SPF 60+

Somewhere along the way sunscreen seems to have become controversial. Apparently it causes cancer while it prevents cancer? Or something? When it comes to myself I have a pretty ‘whatever’ attitude about these kind of things but with this tiny-bodied person I’m now responsible for, I’m much more likely to jump on the panic wagon.

I researched lists of baby-safe(r) products, looked at the Amazon reviews which told me what was wrong with all of the best ones per the previous list, and eventually set that whole project aside for a while.

Then it got hot.

On Wednesday we went for a long walk, ultimately to Virginia Mason where I finally got my third Hepatitis A/B shot. (My gastroenterologist was making sure I was up to date on all of my vaccines). That evening I noticed Cameron’s cheeks were looking rosy. As if I didn’t already have my bad mommy moment* for the day, I may have let my baby get sunburned as well!

Even with Amazon Prime I’d be stuck inside for two sunny days waiting for whatever obscure brand came out on top to arrive. So the plan updated to ‘walk to Walgreens and buy whatever has “baby” in the name’. Which turned out to be Neutrogena, the brand I already buy for myself. Which probably causes cancer. Or something.


*My bad mommy moment: Cameron has made a breakthrough in sitting upright unsupported, now lasting for minutes rather than seconds before he falls over. I sat him down in his play yard, and put a blanket behind him to soften the fall if he went backwards.

Since this is a confession I’ll admit I was on my computer, rather than being vague enough to sound like I was hovering overhead and just not able to catch him in time. He picked the one direction I didn’t anticipate, a backwards diagonal, and hit his head on the only obstetrical around, the plastic part on the edge of his bouncy seat which I didn’t even realize was in range.

There was a thud, and real crying, and a big red spot next to his eye. I grab him and instinctively offer him a boob, (I hope this isn’t a latent instinct that comes out at inappropriate times when he’s older), which he didn’t want so the “magic boob” no longer makes everything better. Hugs, kisses, bounces, and pats instead. It’s horrible to have your child in pain and not be able to fix it immediately, and I know I’m absurdly acting like I’m the first person to ever experience this. The rest of you are rolling your eyes; it was just a bump. Big red spot faded to a small red spot over the rest of the day.

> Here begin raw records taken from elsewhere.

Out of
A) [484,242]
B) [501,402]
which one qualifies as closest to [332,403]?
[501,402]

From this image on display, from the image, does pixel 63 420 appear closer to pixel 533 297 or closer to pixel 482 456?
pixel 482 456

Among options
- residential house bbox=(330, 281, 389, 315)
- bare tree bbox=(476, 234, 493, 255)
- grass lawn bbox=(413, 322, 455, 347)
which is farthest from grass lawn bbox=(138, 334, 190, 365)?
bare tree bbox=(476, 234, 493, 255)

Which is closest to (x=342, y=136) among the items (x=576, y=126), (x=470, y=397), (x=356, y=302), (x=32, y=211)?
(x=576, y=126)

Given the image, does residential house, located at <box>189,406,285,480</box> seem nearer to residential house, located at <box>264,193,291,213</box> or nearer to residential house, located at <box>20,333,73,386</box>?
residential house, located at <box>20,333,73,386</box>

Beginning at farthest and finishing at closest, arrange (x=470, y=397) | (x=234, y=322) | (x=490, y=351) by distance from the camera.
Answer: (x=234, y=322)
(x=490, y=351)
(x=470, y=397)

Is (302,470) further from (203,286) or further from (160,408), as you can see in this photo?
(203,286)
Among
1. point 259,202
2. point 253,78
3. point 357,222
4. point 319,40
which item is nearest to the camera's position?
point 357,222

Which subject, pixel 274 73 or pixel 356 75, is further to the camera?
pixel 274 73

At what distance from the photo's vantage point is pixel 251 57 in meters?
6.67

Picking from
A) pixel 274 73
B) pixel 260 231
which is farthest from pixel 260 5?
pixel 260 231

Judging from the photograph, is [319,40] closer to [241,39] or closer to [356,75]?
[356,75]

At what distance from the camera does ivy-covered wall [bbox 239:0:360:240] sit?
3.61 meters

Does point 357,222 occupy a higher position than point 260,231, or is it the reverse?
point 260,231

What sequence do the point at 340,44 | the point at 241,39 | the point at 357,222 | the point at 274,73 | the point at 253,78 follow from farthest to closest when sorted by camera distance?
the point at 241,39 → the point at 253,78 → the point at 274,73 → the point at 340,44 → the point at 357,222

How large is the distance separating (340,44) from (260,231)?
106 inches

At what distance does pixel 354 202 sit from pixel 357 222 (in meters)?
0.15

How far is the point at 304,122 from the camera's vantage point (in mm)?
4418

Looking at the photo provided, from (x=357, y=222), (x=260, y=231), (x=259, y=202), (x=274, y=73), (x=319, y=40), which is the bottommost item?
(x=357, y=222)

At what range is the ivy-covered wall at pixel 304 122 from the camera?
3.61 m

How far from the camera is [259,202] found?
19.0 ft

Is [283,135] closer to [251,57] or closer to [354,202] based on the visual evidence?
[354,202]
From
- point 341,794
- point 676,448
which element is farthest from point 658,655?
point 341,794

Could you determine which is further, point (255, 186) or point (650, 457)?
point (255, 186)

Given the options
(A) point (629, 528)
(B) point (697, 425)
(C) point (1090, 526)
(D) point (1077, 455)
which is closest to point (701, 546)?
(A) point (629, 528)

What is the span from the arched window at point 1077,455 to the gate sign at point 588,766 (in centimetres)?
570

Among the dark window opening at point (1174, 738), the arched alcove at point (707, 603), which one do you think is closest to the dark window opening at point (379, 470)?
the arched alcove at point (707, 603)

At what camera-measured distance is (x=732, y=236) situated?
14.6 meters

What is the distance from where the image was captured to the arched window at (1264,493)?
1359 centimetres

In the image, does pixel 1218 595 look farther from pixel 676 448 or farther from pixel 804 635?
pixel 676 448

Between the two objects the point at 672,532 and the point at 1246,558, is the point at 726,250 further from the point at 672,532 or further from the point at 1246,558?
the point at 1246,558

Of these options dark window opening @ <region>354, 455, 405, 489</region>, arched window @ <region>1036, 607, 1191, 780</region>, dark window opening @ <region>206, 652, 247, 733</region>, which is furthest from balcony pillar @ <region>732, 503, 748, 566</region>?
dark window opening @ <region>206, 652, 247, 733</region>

At least it wasn’t directly my fault, I thought, until it came back to me at night while I was trying to sleep. I started thinking from the perspective of a baby and how horrifying it must be to not have control of your own body, after someone else sets you in a position you can’t maintain, to end up with your head free-falling towards a hard object. ‘Bad mommy’ became ‘worst mommy’.


Side note: I actually just used The Oatmeal as reference to make sure I was using the semi-colon properly.